Tomato Trouble

 This tomato is definitely in trouble for several reasons! (Photo by Charlotte Ekker Wiggins)

This tomato is definitely in trouble for several reasons! (Photo by Charlotte Ekker Wiggins)

Tomato Trouble

Several readers are having trouble getting tomato seeds started this year and for good reason. Not only has it been record cold but we have jumped from winter to summer with little spring in between.

Tomatoes are very close to my heart. I wrote a speech in high school about tomatoes first name, “love apples.” They are actually fruits re-categorized as vegetables to work around a 19th Century import tax.

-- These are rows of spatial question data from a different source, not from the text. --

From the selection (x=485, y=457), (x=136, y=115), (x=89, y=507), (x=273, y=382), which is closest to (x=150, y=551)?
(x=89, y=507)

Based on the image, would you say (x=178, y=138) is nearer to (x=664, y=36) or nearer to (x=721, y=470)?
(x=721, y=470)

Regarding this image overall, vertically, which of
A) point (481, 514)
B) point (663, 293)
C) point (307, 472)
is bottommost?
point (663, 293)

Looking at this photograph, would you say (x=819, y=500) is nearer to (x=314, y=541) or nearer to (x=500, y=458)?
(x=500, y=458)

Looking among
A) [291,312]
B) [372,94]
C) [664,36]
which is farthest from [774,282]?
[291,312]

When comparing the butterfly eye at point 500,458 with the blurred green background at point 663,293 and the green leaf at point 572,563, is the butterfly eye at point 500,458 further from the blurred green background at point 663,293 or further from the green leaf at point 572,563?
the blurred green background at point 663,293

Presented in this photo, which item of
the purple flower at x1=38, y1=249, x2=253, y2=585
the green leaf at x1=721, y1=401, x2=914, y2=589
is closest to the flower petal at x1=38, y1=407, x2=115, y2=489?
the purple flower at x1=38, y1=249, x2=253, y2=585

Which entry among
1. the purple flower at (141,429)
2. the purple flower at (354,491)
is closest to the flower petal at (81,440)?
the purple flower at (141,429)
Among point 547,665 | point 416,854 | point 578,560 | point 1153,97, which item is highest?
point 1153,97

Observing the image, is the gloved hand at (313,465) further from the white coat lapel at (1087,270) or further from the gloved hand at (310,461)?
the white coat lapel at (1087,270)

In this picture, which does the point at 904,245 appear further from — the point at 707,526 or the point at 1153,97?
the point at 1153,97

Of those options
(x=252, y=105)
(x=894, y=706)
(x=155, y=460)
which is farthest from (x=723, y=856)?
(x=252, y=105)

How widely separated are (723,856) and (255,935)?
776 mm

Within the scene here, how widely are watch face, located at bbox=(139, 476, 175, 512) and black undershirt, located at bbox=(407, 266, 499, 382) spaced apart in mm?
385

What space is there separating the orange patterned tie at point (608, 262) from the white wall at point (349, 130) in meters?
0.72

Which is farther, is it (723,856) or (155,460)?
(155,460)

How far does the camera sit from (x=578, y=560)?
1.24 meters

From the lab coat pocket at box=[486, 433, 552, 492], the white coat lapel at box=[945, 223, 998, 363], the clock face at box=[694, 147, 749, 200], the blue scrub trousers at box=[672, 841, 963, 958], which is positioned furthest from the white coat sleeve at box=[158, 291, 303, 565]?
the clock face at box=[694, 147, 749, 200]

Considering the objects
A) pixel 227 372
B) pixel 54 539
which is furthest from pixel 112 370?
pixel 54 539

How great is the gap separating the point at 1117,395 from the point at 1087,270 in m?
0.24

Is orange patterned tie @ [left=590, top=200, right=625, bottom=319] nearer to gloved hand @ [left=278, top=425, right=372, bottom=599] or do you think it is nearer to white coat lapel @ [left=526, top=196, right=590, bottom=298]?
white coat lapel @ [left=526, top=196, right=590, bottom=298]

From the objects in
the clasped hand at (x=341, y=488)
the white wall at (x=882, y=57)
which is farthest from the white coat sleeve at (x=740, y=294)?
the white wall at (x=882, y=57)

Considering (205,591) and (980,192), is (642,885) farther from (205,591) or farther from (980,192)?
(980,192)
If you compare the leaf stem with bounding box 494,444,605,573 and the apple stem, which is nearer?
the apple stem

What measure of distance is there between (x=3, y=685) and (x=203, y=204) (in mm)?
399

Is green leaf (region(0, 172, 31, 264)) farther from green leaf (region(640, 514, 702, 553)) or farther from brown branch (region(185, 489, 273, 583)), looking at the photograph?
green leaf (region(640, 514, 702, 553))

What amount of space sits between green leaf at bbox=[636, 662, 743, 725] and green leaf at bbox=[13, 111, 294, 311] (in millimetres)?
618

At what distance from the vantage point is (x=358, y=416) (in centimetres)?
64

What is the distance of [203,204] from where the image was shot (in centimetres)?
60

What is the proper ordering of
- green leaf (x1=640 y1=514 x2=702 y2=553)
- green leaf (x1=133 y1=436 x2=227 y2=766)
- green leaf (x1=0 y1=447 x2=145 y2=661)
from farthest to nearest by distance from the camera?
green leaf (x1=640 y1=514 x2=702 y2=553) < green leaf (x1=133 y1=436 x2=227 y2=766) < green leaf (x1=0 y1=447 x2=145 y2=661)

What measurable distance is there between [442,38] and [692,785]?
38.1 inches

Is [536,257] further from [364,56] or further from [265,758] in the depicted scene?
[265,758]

There are several factors that can cause trouble with tomatoes, starting with seedlings that die off. The condition is called “damping off” and covers several possible fungi that can kill off seedlings. Start again with brand new potting soil use  a washed or new container. Add crushed egg shells in bottom before adding more soil to ward off blossom end rot, which is caused in the fruit by a calcium deficiency. Keep the pot in a window for warmth and away from drafts. Water with a spray bottle so you don’t over-water.

The second problem is flowers that drop. There are several reasons tomatoes drop their flowers, starting with the impact of record high temperatures. Tomatoes, like most flowering plants, go into survival mode if temperatures are above 90F for five or more days in a row.

Plant survival mode means most systems are shut down, including pollen production. It’s why a plant may seem to die in hot weather and yet reappear the following year. As long as the roots can pull through, most plants will survive.

Tied to temperature is high humidity. Humidity that is too high prevents pollen from sticking to the stigma once it is released. Without pollen, there are no pollinators and without pollinators, there are no flowers that produce tomatoes.

 These cherry tomatoes grew over winter inside my house, the last of my winter crop. (Photo by Charlotte Ekker Wiggins)

These cherry tomatoes grew over winter inside my house, the last of my winter crop. (Photo by Charlotte Ekker Wiggins)

In addition to weather conditions, tomatoes need pollinators such as native bumblebees. These little hoodlums of the bee world literally shake the tomato plant, releasing pollen all over the stigma and themselves. When high temperatures shut down pollen production, they also put bees out of business.

As they grow, make sure tomato plants don’t get too much nitrogen fertilizer. A balanced plant meal requires nitrogen for growth, phosphorous for moving energy through the plant, and potassium for stress tolerance.  Our Ozark soil can provide nitrogen but the other two fertilizer elements usually need a boost.

The other delicate part of raising tomatoes is watering. Tomato roots in open ground can grow to 5 feet deep. Tomatoes even grown in containers prefer to be evenly moist so with temperatures, and humidity, either at record levels or varying widely, requires careful monitoring.

Plant herbs with your tomatoes. The herbs will help detract bugs. Basil is the number one herb for tomatoes, but other herbs compliment tomatoes as well: bay, chives, dill, marjoram, oregano, parsley, rosemary, savory, tarragon and thyme. 

I have sunken plastic bottles with holes in pots keeping my tomatoes company so that I can better keep the roots moist. I also use a paint stick propped into the side and moved over an inch to check how wet the soil is before I water.

And that speech about tomatoes I gave in high school?

I got an A. I suspect it would have been an A+ if I had not eaten the display.